Let x1 of type ι be given.
Let x2 of type ι be given.
Claim L3: ∀ x5 : ι → ο . x5 y4 ⟶ x5 y3
Let x5 of type ι → ο be given.
Claim L4: ∀ x8 : ι → ο . x8 y7 ⟶ x8 y6
Let x8 of type ι → ο be given.
set y9 to be λ x9 . x8
Apply mul_CSNo_com with
x5,
y6,
λ x10 x11 . y9 (mul_CSNo y4 x10) (mul_CSNo y4 x11) leaving 3 subgoals.
The subproof is completed by applying H1.
The subproof is completed by applying H2.
The subproof is completed by applying H4.
set y8 to be λ x8 . y7
Apply L4 with
λ x9 . y8 x9 y7 ⟶ y8 y7 x9 leaving 2 subgoals.
Assume H5: y8 y7 y7.
The subproof is completed by applying H5.
Apply mul_CSNo_assoc with
x5,
y7,
y6,
λ x9 . y8 leaving 4 subgoals.
The subproof is completed by applying H1.
The subproof is completed by applying H3.
The subproof is completed by applying H2.
Claim L5: ∀ x11 : ι → ο . x11 y10 ⟶ x11 y9
Let x11 of type ι → ο be given.
set y12 to be λ x12 . x11
Apply mul_CSNo_com with
y7,
y9,
λ x13 x14 . y12 (mul_CSNo x13 y8) (mul_CSNo x14 y8) leaving 3 subgoals.

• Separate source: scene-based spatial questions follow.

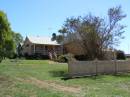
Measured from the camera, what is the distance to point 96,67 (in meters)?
32.5

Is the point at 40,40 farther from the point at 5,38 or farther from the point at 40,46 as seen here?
the point at 5,38

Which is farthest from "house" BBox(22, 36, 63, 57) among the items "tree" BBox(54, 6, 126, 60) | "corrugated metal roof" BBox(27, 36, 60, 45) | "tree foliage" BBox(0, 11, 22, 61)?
"tree foliage" BBox(0, 11, 22, 61)

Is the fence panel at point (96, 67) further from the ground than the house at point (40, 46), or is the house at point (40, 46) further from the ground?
the house at point (40, 46)

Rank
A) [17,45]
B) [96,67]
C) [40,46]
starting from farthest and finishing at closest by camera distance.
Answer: [40,46] → [17,45] → [96,67]

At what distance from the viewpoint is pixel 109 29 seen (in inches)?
1818

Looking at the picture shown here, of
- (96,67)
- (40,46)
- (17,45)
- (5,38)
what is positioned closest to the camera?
(5,38)

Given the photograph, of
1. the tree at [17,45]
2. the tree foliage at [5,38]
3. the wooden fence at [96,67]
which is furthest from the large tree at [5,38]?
the wooden fence at [96,67]

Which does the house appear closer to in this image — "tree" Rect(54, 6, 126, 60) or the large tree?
"tree" Rect(54, 6, 126, 60)

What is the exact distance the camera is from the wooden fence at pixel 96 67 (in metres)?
30.0

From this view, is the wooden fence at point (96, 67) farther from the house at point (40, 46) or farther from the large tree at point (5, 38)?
the house at point (40, 46)

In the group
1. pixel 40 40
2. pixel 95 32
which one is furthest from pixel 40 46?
pixel 95 32

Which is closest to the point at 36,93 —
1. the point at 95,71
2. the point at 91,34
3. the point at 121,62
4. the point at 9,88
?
the point at 9,88

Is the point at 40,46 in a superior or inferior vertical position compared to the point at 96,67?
superior

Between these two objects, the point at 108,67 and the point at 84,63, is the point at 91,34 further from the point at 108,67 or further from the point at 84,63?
the point at 84,63
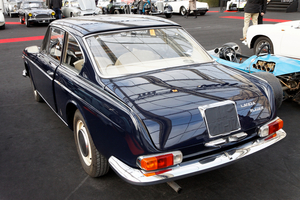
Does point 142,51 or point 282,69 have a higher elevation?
point 142,51

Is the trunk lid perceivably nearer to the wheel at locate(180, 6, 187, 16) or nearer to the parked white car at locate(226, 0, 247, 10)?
the wheel at locate(180, 6, 187, 16)

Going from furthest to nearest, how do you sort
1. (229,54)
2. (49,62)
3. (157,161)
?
(229,54) < (49,62) < (157,161)

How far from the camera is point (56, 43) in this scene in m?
4.06

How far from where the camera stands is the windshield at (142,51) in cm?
316

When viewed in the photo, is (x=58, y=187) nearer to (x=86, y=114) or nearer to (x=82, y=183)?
(x=82, y=183)

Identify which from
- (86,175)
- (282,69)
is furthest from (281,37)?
(86,175)

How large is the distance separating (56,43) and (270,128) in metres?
2.97

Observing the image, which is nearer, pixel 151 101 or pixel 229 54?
pixel 151 101

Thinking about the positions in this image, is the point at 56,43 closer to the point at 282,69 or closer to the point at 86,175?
the point at 86,175

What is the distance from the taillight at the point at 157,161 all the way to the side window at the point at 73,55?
4.88ft

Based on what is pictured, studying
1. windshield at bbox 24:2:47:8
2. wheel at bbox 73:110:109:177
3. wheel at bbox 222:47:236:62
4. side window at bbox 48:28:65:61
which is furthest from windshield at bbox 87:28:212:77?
windshield at bbox 24:2:47:8

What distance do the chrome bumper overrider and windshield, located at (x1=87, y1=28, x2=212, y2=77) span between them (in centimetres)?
106

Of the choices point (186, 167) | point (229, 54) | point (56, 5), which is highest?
point (56, 5)

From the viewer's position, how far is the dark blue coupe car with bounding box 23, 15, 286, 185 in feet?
7.65
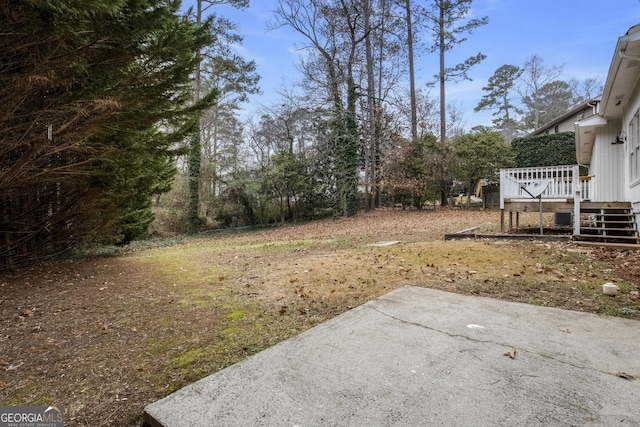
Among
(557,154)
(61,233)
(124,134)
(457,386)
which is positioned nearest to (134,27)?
(124,134)

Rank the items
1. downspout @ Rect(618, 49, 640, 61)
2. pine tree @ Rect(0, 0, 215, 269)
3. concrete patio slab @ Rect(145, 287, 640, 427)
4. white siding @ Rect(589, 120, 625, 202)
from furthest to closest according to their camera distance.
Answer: white siding @ Rect(589, 120, 625, 202)
downspout @ Rect(618, 49, 640, 61)
pine tree @ Rect(0, 0, 215, 269)
concrete patio slab @ Rect(145, 287, 640, 427)

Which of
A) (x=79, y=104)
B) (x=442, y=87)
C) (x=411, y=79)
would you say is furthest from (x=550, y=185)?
(x=442, y=87)

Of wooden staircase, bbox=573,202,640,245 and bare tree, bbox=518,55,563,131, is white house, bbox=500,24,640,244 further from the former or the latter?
bare tree, bbox=518,55,563,131

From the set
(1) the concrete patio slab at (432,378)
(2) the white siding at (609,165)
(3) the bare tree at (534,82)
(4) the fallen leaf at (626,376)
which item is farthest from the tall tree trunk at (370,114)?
(3) the bare tree at (534,82)

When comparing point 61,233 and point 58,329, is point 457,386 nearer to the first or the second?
point 58,329

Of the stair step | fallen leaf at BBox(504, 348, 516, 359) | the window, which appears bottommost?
fallen leaf at BBox(504, 348, 516, 359)

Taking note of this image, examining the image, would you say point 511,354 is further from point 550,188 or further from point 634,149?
point 634,149

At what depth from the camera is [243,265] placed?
5.85m

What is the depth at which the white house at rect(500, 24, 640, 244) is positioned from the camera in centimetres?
614

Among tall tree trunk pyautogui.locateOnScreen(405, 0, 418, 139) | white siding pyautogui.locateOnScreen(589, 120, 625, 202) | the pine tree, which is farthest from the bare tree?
the pine tree

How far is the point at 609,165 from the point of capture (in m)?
8.61

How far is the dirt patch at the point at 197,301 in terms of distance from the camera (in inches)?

The subproof is completed by applying H1.
The subproof is completed by applying H3.
The subproof is completed by applying H5.
set y11 to be λ x11 . y10
Apply L5 with
λ x12 . y11 x12 y10 ⟶ y11 y10 x12 leaving 2 subgoals.
Assume H6: y11 y10 y10.
The subproof is completed by applying H6.
set y12 to be λ x12 . y11
Apply mul_CSNo_assoc with
y10,
y8,
y9,
λ x13 x14 . y12 x14 x13 leaving 4 subgoals.
The subproof is completed by applying L4.
The subproof is completed by applying H2.
The subproof is completed by applying H3.
The subproof is completed by applying L5.
Let x5 of type ι → ι → ο be given.
Apply L3 with
λ x6 . x5 x6 y4 ⟶ x5 y4 x6.
Assume H4: x5 y4 y4.
The subproof is completed by applying H4.